Brookfield resident Carla Riseman rediscovered her love of creating art during the pandemic and this year decided to share that passion by participating in The 100 Day Project, a global art-making initiative.

It took three decades for Carla Riseman to reconnect with her love of creating art. But now that she’s rediscovered that create spirit, she’s determined to share it with her neighbors in Brookfield.

She’s a little more than halfway through The 100 Day Project, joining a global initiative where artists create art every day for 100 straight days and share the work online with friends and followers.

While the work is available to everyone via social media – her Instagram can be found @thundermoonstudio – Riseman has been placing the small works of art at various spots around the village, giving hints about where they can be found.

Without fail – April 19 marks Day 57 – they get snapped up and very often those seeking out and finding the art explain why they sought out the little 4-by-6 and 5-by-7-inch pieces.

A woman who found Riseman’s Day 40 painting of a peach to mark Colon Cancer Awareness Month in March – important to Riseman because she lost her mother to it – told Riseman that her father had succumbed to colorectal cancer in 2021.

Carla Riseman tapes her Day 52 artwork, a fanciful child-like monster, onto the front door of Ms. Clara’s Joyful Learning Center on April 14. She’ll wrap up her 100 Day Project on June 1, just a couple of days before she’ll be a vendor at the Brookfield Farmers Market. | Bob Uphues/Editor

On Day 8, Riseman’s art was a tribute to Audrey Overholt, who along with her husband Roy was synonymous with Brookfield Little League. The Overholts lived across the street from the field bearing Roy’s name. The lights shone on the field all night on March 1, the night of Audrey’s funeral, in her memory.

“I just grabbed this one,” a woman wrote to Riseman that day. “We moved into the Overholts’ old house across the street last summer. It felt fitting we should find this one.”

When she started placing the art around town in February, she had no idea if anyone would even notice, or care. Sharing each day’s art both on her own social media and Brookfield Connections, with its 14,000 followers, has resulted in an enormous response.

“I really thought I was just going to practice every day and get better at making art, and I feel I’ve really gotten connected to Brookfield,” Riseman told the Landmark as she taped her Day 52 entry to the front door of Ms. Clara’s Joyful Learning Center on Broadway Avenue. 

On Day 25, Riseman hid this piece, described as a little stegosaurus out looking for flowers, taping it to a sign at the pollinator garden outside the Linda Sokol Francis Brookfield Library. | Provided

“I’ve been here for 10 years and I have friends, but I’ve met people that I don’t know and that I now talk to every day and are my BFFs,” she said. “That’s really the connection with my town that was the unintended wonderful consequence.

Originally a fine arts major in college, personal circumstances led her to change that focus and she forged a career in human resources and marketing, laying down her sketch pad and paintbrushes, seemingly for good.

Then the COVID-19 pandemic happened. 

Instead of business shutting down where she worked, things were busier than ever. With a 6-year-old daughter having to attend school remotely the work-life balance, as Risemen put it, “had gotten unsustainable.”

“It was the worst,” Riseman said. “She was 6 when it started and so she needed constant supervision.”

Art lessons were asynchronous, so Riseman just started doing them along with her daughter, “just for some happy time.”

“I just noticed, ‘I feel nothing bad while I’m doing this. It’s almost like a drug, like this is fabulous,’” she said.

Having buried her artistic past, she was surprised to see it spring back to life. 

“I don’t know what possessed me. I bought a bunch of watercolors stuff, which is the hardest medium possible when you pick up after not doing anything for decades,” Riseman said.

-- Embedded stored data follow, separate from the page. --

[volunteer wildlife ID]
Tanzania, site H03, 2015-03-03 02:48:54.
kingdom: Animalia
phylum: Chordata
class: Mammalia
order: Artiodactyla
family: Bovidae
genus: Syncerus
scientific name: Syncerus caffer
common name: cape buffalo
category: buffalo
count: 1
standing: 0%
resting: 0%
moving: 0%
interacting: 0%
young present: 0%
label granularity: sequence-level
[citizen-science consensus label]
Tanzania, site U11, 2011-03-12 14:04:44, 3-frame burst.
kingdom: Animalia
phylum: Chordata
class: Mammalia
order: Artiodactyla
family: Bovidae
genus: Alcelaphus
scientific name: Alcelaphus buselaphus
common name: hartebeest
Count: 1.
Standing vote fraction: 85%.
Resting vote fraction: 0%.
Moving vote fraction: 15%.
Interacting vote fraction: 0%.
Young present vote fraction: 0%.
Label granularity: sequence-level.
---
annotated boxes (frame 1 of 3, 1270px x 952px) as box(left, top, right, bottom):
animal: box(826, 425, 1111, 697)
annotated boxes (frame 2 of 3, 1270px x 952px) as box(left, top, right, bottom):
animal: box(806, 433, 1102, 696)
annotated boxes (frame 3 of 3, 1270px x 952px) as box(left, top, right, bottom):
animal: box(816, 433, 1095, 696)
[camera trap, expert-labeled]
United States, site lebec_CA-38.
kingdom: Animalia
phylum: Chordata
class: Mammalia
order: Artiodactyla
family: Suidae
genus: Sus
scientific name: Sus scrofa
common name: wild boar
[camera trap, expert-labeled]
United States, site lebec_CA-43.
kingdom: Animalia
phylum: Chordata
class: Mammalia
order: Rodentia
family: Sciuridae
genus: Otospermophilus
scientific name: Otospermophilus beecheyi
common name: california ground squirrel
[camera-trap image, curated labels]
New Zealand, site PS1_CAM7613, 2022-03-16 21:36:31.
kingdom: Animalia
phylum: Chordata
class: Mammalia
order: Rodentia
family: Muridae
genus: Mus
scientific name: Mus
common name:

Sharing some of her work with friends generated positive feedback, so in late 2021 she opened a couple of online shops at RedBubble and Etsy, where she sold original greeting cards.

As 2022 dawned, Riseman started branching out, selling her work a couple of times at the Brookfield Farmers Market before being selected as a vendor for the Brookfield Fine Arts Festival last fall.

“I went there and stuff was just flying off my table and I was just shocked,” Riseman said.

She hopes to return to the Brookfield festival this year, but she already booked two dates to sell her work at the Brookfield Farmers Market – on opening day June 3 and on July 22. 

On Aug. 11, Riseman will have a table at the Wood Dale Sounds of Summer festival and on Aug. 23 she’ll be at the Riverside Farmers Market Artisan Tent.

Plunging back into art has also brought her into contact with other like-minded Brookfield residents. She’s pitched ideas to the Brookfield Beautification Commission regarding public art opportunities and said she hopes to get more involved in those initiatives.

“Even if I was not part of it, I’d love to see more public art in Brookfield,” Riseman said, “but if I could help that happen, that’d really be amazing.”